Here's the legal backstory. Acting at the behest of Dallas Mayor Mike Rawlings, the Dallas City Council in February voted 8-7 to ban Exxxotica from the convention center. Exxotica's producer, Three Expo, and its owner J. Handy sued the city, claiming that the convention center was a public forum. In banning Exxxotica, the suit alleged, the city placed an undue restraint on Three Expo's constitutional right to sell porn DVDs and host bondage workshops.
The city's attorneys argued that Three Expo misled the Dallas Convention and Visitor's Bureau about the content of the convention when it was booking the site. They claimed Exxxotica's location at the convention center violated Dallas' longstanding sexually oriented business ordinance.
In April, U.S. District Judge Sidney Fitzwater declined to force the city to book Exxxotica in 2016. Fitzwater ruled that Handy had not proved that the convention center was a designated public forum because Three Expo had not provided evidence "that the City had opened up the Convention Center for all types of expressive activity."
During the last few months, attorneys for Three Expo found what they think is that evidence. On Tuesday, Three Expo filed for another injunction, providing more than 300 pages of documentation that it says shows the city allowed each and every convention that asked to use the convention center. That is, until Exxxotica tried to return.
"The facts demonstrate that Dallas’s Convention Center — from its inception to the present — was intended and has served as a vibrant public forum where expression has been welcomed, encouraged, and has flourished," Three Expo says in its filing. "The City’s policies and practices have established Dallas’s Convention Center as a place open for use by citizens of varied beliefs, passions, and interests."
The brief quotes a statement from the convention center that Council member Jennifer Gates, a strong supporter of the ban, emailed to constituents when they complained about Exxxotica's place on the 2015 convention center calendar. "If there is a bedrock principle underlying the First Amendment, it is that the government may not prohibit the expression of an idea simply because society finds the idea itself offensive or disagreeable," the convention center statement reads.
The statement, Three Expo argues, reveals the city's intent that the convention center be open to all comers. Other potentially objectionable events hosted at the convention center include the Dallas Safari Club's black rhino hunt auction, various gun shows and the Video Software Dealers Software Association annual meeting. The Video Software Dealers Software Association is a pornography distributor trade group.
Throughout its fight with Exxxotica, the city of Dallas has argued that the convention center, rather than being a public forum, is a commercial interest. If that's the case, Tom Brandt argued in April, the city can act to further its commercial enterprise.

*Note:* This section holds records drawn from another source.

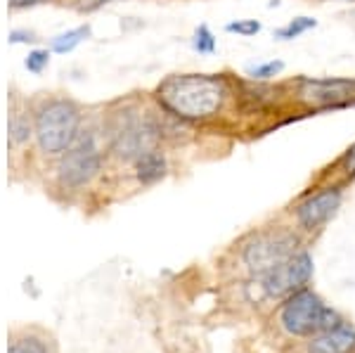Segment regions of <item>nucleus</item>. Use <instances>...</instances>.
I'll return each instance as SVG.
<instances>
[{
	"mask_svg": "<svg viewBox=\"0 0 355 353\" xmlns=\"http://www.w3.org/2000/svg\"><path fill=\"white\" fill-rule=\"evenodd\" d=\"M150 100L192 128L214 126L234 105V76L227 71L168 74L150 93Z\"/></svg>",
	"mask_w": 355,
	"mask_h": 353,
	"instance_id": "f257e3e1",
	"label": "nucleus"
},
{
	"mask_svg": "<svg viewBox=\"0 0 355 353\" xmlns=\"http://www.w3.org/2000/svg\"><path fill=\"white\" fill-rule=\"evenodd\" d=\"M102 140L107 157L116 164H133L142 152L164 147L159 138V110L150 98L123 95L102 107Z\"/></svg>",
	"mask_w": 355,
	"mask_h": 353,
	"instance_id": "f03ea898",
	"label": "nucleus"
},
{
	"mask_svg": "<svg viewBox=\"0 0 355 353\" xmlns=\"http://www.w3.org/2000/svg\"><path fill=\"white\" fill-rule=\"evenodd\" d=\"M33 119V142L38 152L48 159L62 157L73 140L81 133L85 119V107L69 95L62 93H41L28 100Z\"/></svg>",
	"mask_w": 355,
	"mask_h": 353,
	"instance_id": "7ed1b4c3",
	"label": "nucleus"
},
{
	"mask_svg": "<svg viewBox=\"0 0 355 353\" xmlns=\"http://www.w3.org/2000/svg\"><path fill=\"white\" fill-rule=\"evenodd\" d=\"M107 150L105 140H102V128H100V114L85 119L81 133L73 140V145L69 147L62 157H57L55 164V178L57 185L62 190L78 192L85 190L88 185H93L95 178H100V173L107 166Z\"/></svg>",
	"mask_w": 355,
	"mask_h": 353,
	"instance_id": "20e7f679",
	"label": "nucleus"
},
{
	"mask_svg": "<svg viewBox=\"0 0 355 353\" xmlns=\"http://www.w3.org/2000/svg\"><path fill=\"white\" fill-rule=\"evenodd\" d=\"M303 247H306V237L291 223L266 225L256 227V230H251L249 235H244L239 240L237 259L246 275L256 277L282 266L284 261L291 259Z\"/></svg>",
	"mask_w": 355,
	"mask_h": 353,
	"instance_id": "39448f33",
	"label": "nucleus"
},
{
	"mask_svg": "<svg viewBox=\"0 0 355 353\" xmlns=\"http://www.w3.org/2000/svg\"><path fill=\"white\" fill-rule=\"evenodd\" d=\"M343 318L339 311L331 306L315 292L313 287H303L299 292L289 294L279 301L277 311H275V322L291 339H308L313 334L322 332V329H331L341 325Z\"/></svg>",
	"mask_w": 355,
	"mask_h": 353,
	"instance_id": "423d86ee",
	"label": "nucleus"
},
{
	"mask_svg": "<svg viewBox=\"0 0 355 353\" xmlns=\"http://www.w3.org/2000/svg\"><path fill=\"white\" fill-rule=\"evenodd\" d=\"M289 88L294 105L306 114L355 107V78L351 76H296Z\"/></svg>",
	"mask_w": 355,
	"mask_h": 353,
	"instance_id": "0eeeda50",
	"label": "nucleus"
},
{
	"mask_svg": "<svg viewBox=\"0 0 355 353\" xmlns=\"http://www.w3.org/2000/svg\"><path fill=\"white\" fill-rule=\"evenodd\" d=\"M346 185L339 180H327L320 187H311L289 207V221L303 237H315L327 227V223L343 207Z\"/></svg>",
	"mask_w": 355,
	"mask_h": 353,
	"instance_id": "6e6552de",
	"label": "nucleus"
},
{
	"mask_svg": "<svg viewBox=\"0 0 355 353\" xmlns=\"http://www.w3.org/2000/svg\"><path fill=\"white\" fill-rule=\"evenodd\" d=\"M313 273V254L308 252V247H303L277 268L263 273V275L249 277V287L254 289L261 301H282L284 297L299 292L303 287H311Z\"/></svg>",
	"mask_w": 355,
	"mask_h": 353,
	"instance_id": "1a4fd4ad",
	"label": "nucleus"
},
{
	"mask_svg": "<svg viewBox=\"0 0 355 353\" xmlns=\"http://www.w3.org/2000/svg\"><path fill=\"white\" fill-rule=\"evenodd\" d=\"M303 353H355V325L343 320L341 325L313 334L303 341Z\"/></svg>",
	"mask_w": 355,
	"mask_h": 353,
	"instance_id": "9d476101",
	"label": "nucleus"
},
{
	"mask_svg": "<svg viewBox=\"0 0 355 353\" xmlns=\"http://www.w3.org/2000/svg\"><path fill=\"white\" fill-rule=\"evenodd\" d=\"M33 140V119L31 105L21 93L10 90V117H8V142L10 150H21Z\"/></svg>",
	"mask_w": 355,
	"mask_h": 353,
	"instance_id": "9b49d317",
	"label": "nucleus"
},
{
	"mask_svg": "<svg viewBox=\"0 0 355 353\" xmlns=\"http://www.w3.org/2000/svg\"><path fill=\"white\" fill-rule=\"evenodd\" d=\"M133 169V178L137 185L142 187H154L162 180L168 178L171 173V162L168 155H166V147H152V150L142 152L140 157L130 164Z\"/></svg>",
	"mask_w": 355,
	"mask_h": 353,
	"instance_id": "f8f14e48",
	"label": "nucleus"
},
{
	"mask_svg": "<svg viewBox=\"0 0 355 353\" xmlns=\"http://www.w3.org/2000/svg\"><path fill=\"white\" fill-rule=\"evenodd\" d=\"M93 36V26L90 24H81V26H73L69 31H62L50 41V50L55 55H69L78 48L81 43H85L88 38Z\"/></svg>",
	"mask_w": 355,
	"mask_h": 353,
	"instance_id": "ddd939ff",
	"label": "nucleus"
},
{
	"mask_svg": "<svg viewBox=\"0 0 355 353\" xmlns=\"http://www.w3.org/2000/svg\"><path fill=\"white\" fill-rule=\"evenodd\" d=\"M313 28H318V19L308 15H299V17H294V19H289L284 26L275 28L272 38L275 41H296V38H301L303 33L313 31Z\"/></svg>",
	"mask_w": 355,
	"mask_h": 353,
	"instance_id": "4468645a",
	"label": "nucleus"
},
{
	"mask_svg": "<svg viewBox=\"0 0 355 353\" xmlns=\"http://www.w3.org/2000/svg\"><path fill=\"white\" fill-rule=\"evenodd\" d=\"M287 69V64H284L282 60H266V62H259V64H249L246 67V78H251V81H277L279 76L284 74Z\"/></svg>",
	"mask_w": 355,
	"mask_h": 353,
	"instance_id": "2eb2a0df",
	"label": "nucleus"
},
{
	"mask_svg": "<svg viewBox=\"0 0 355 353\" xmlns=\"http://www.w3.org/2000/svg\"><path fill=\"white\" fill-rule=\"evenodd\" d=\"M190 48L202 57L218 53V38H216V33L211 31L209 24H199L197 28H194L192 38H190Z\"/></svg>",
	"mask_w": 355,
	"mask_h": 353,
	"instance_id": "dca6fc26",
	"label": "nucleus"
},
{
	"mask_svg": "<svg viewBox=\"0 0 355 353\" xmlns=\"http://www.w3.org/2000/svg\"><path fill=\"white\" fill-rule=\"evenodd\" d=\"M327 171H331V180H339L343 185H348L351 180H355V142L339 159H336L334 164H331Z\"/></svg>",
	"mask_w": 355,
	"mask_h": 353,
	"instance_id": "f3484780",
	"label": "nucleus"
},
{
	"mask_svg": "<svg viewBox=\"0 0 355 353\" xmlns=\"http://www.w3.org/2000/svg\"><path fill=\"white\" fill-rule=\"evenodd\" d=\"M50 55H53V50H50V48H36V50H31V53L26 55V60H24L26 71L36 74V76H38V74H43L50 67Z\"/></svg>",
	"mask_w": 355,
	"mask_h": 353,
	"instance_id": "a211bd4d",
	"label": "nucleus"
},
{
	"mask_svg": "<svg viewBox=\"0 0 355 353\" xmlns=\"http://www.w3.org/2000/svg\"><path fill=\"white\" fill-rule=\"evenodd\" d=\"M223 28H225V33H234V36L251 38V36H256V33H261L263 24L259 19H232V21H227Z\"/></svg>",
	"mask_w": 355,
	"mask_h": 353,
	"instance_id": "6ab92c4d",
	"label": "nucleus"
},
{
	"mask_svg": "<svg viewBox=\"0 0 355 353\" xmlns=\"http://www.w3.org/2000/svg\"><path fill=\"white\" fill-rule=\"evenodd\" d=\"M10 353H48V346L38 337H26V339L15 341V344L10 346Z\"/></svg>",
	"mask_w": 355,
	"mask_h": 353,
	"instance_id": "aec40b11",
	"label": "nucleus"
},
{
	"mask_svg": "<svg viewBox=\"0 0 355 353\" xmlns=\"http://www.w3.org/2000/svg\"><path fill=\"white\" fill-rule=\"evenodd\" d=\"M112 3H119V0H71L73 10L81 15H90V12H97L100 8L105 5H112Z\"/></svg>",
	"mask_w": 355,
	"mask_h": 353,
	"instance_id": "412c9836",
	"label": "nucleus"
},
{
	"mask_svg": "<svg viewBox=\"0 0 355 353\" xmlns=\"http://www.w3.org/2000/svg\"><path fill=\"white\" fill-rule=\"evenodd\" d=\"M38 36L33 31H26V28H15L10 31V43H36Z\"/></svg>",
	"mask_w": 355,
	"mask_h": 353,
	"instance_id": "4be33fe9",
	"label": "nucleus"
},
{
	"mask_svg": "<svg viewBox=\"0 0 355 353\" xmlns=\"http://www.w3.org/2000/svg\"><path fill=\"white\" fill-rule=\"evenodd\" d=\"M43 3H48V0H10V10H28Z\"/></svg>",
	"mask_w": 355,
	"mask_h": 353,
	"instance_id": "5701e85b",
	"label": "nucleus"
},
{
	"mask_svg": "<svg viewBox=\"0 0 355 353\" xmlns=\"http://www.w3.org/2000/svg\"><path fill=\"white\" fill-rule=\"evenodd\" d=\"M313 3H355V0H313Z\"/></svg>",
	"mask_w": 355,
	"mask_h": 353,
	"instance_id": "b1692460",
	"label": "nucleus"
}]
</instances>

Brandt's argument echoes Rawlings'. The mayor believes Exxxotica is bad for the city's brand.
The city also claims that Exxxotica breached its 2015 contract, despite Dallas police reporting no public obscenity violations at the show, so the convention center is not obligated to welcome it back.
"I knew that our police activity was really limited. ... When the [Dallas Police Vice Squad] was there, they were just there for an hour here and an hour there to make sure nobody was dead," Rawlings told the Observer in March. "This stuff was happening in corners. Look, we should've found that out, but the bigger thing is, a company entered into a contract saying that wasn't going to happen and it did happen."
As of its latest payment authorization in August, the city has spent more than $400,000 on its attorneys in its fight with Exxxotica, which will last well over a year if the case is not settled.